Both metrics are plotted as line charts alongside the reconstruction previews, with the X-axis showing the rotation center offset. A vertical indicator line marks the currently selected center, helping you identify the optimal value both visually and numerically.

Saving and Loading Parameters

Parameters can be saved to and loaded from NPZ files. This is useful for interoperability with other alignment workflows, allowing you to reuse rotation center parameters across different datasets or tools. The NPZ files take into account pixel size, so they can be applied to datasets with a different shape (for example, taking the shift from an XRF dataset and applying the same shift to a ptychography dataset).

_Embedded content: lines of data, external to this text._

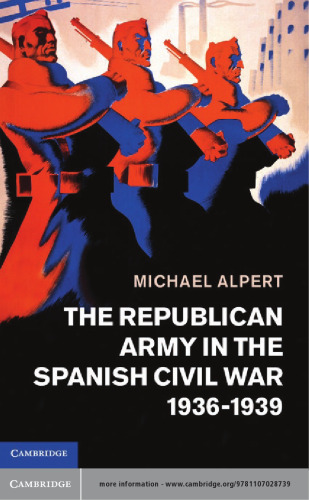 The Republican Army in the Spanish Civil War, 1936-1939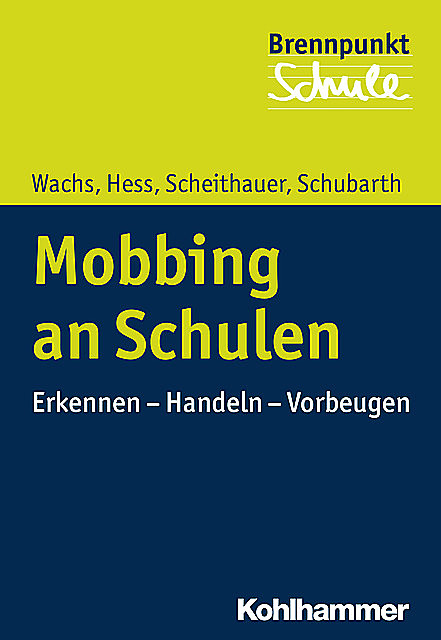 Mobbing an Schulen, Herbert Scheithauer, Markus Hess, Sebastian Wachs, Wilfried Schubarth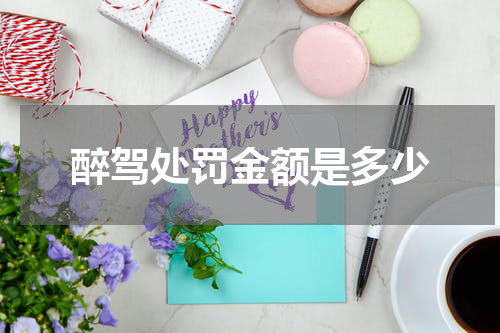醉驾处罚金额是多少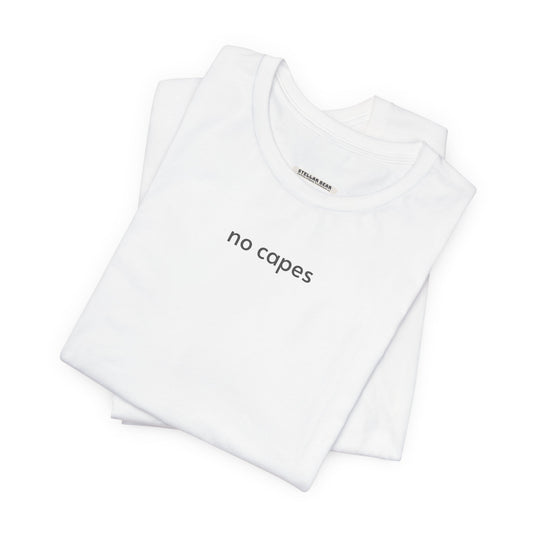 No Capes Minimalist Style T-Shirt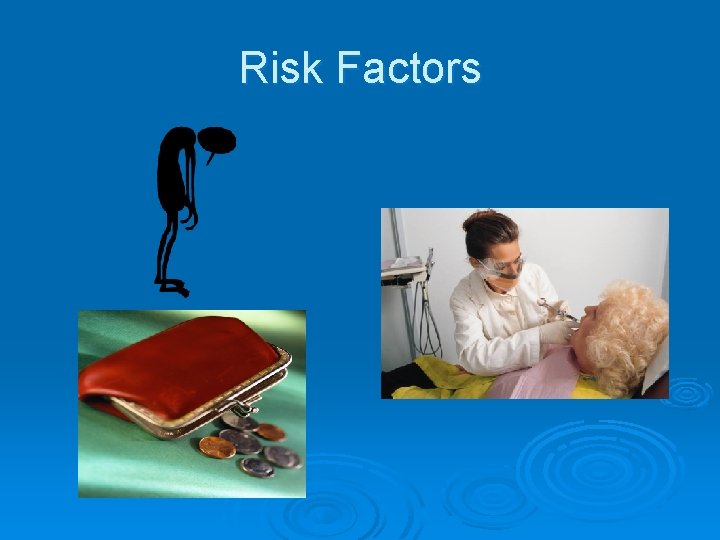 Risk Factors 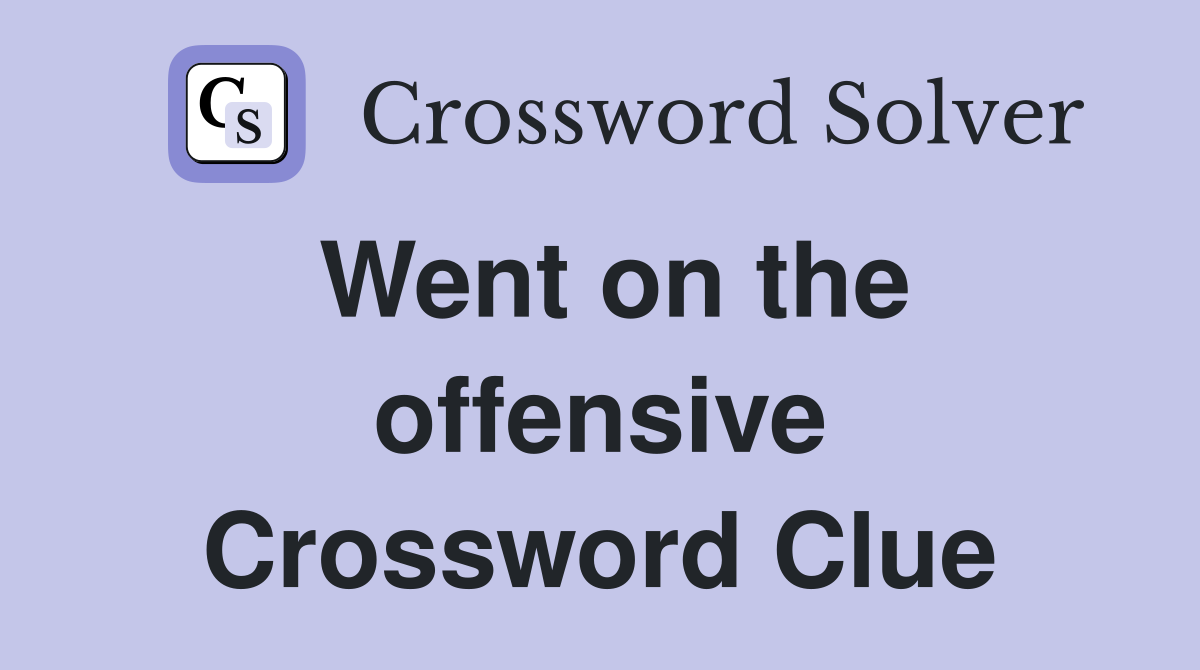Went on the offensive Crossword Clue
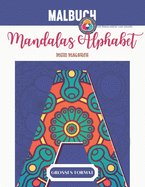 Malbuch Mandalas Alphabet - Mein Malbuch Gro?es Format: Malbuch f?r Erwachsene und Kinder Mandalas Malalphabet Grossbuchstaben Grossformat Ideales Geschenk f?r Liebhaber des Zeichnens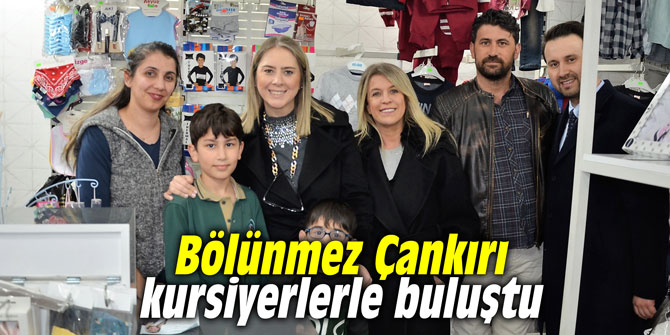 Bölünmez Çankırı kursiyerlerle buluştu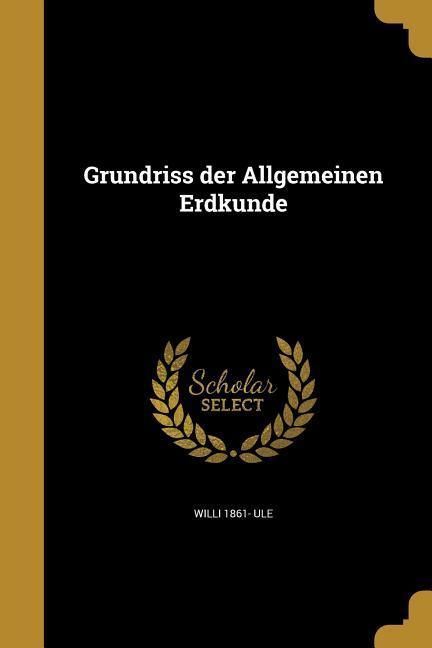 Produktbild: Grundriss der Allgemeinen Erdkunde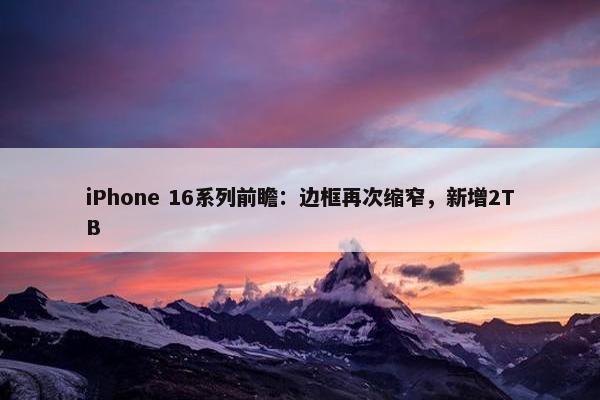 iPhone 16系列前瞻：边框再次缩窄，新增2TB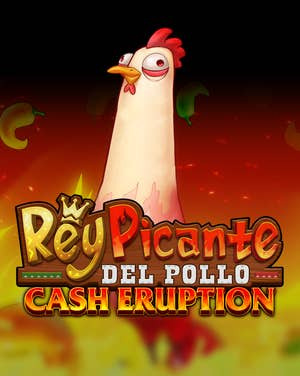 Cash Eruption Rey Picante Del Pollo
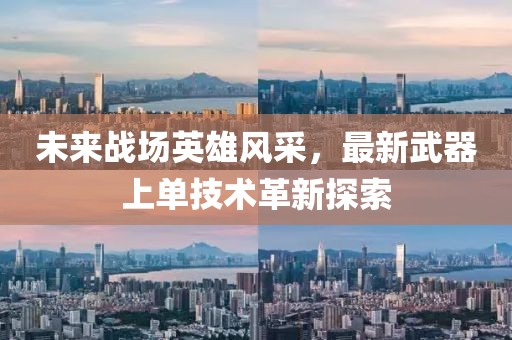 未来战场英雄风采，最新武器上单技术革新探索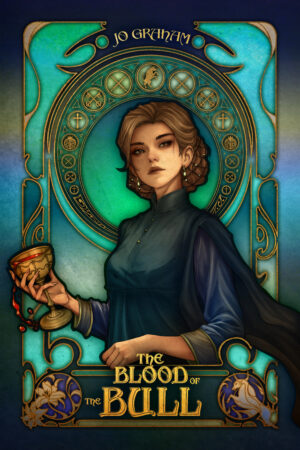 A young woman in a dark Renaissance gown holds a golden goblet that spills red liquid. Behind her is a circle decorated with a bull, crossed keys, and crossed swords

Advanced reconstruction techniques

Most of the reconstruction techniques are developed in Python. You can inspect the code in the application and modify the approach if needed to improve your results. Any custom Python code will be saved in a state file. Tomviz offers a number of ready to use algorithms, and is designed so that you can add more. Experiment in the local application and consider contributing new algorithms to our codebase.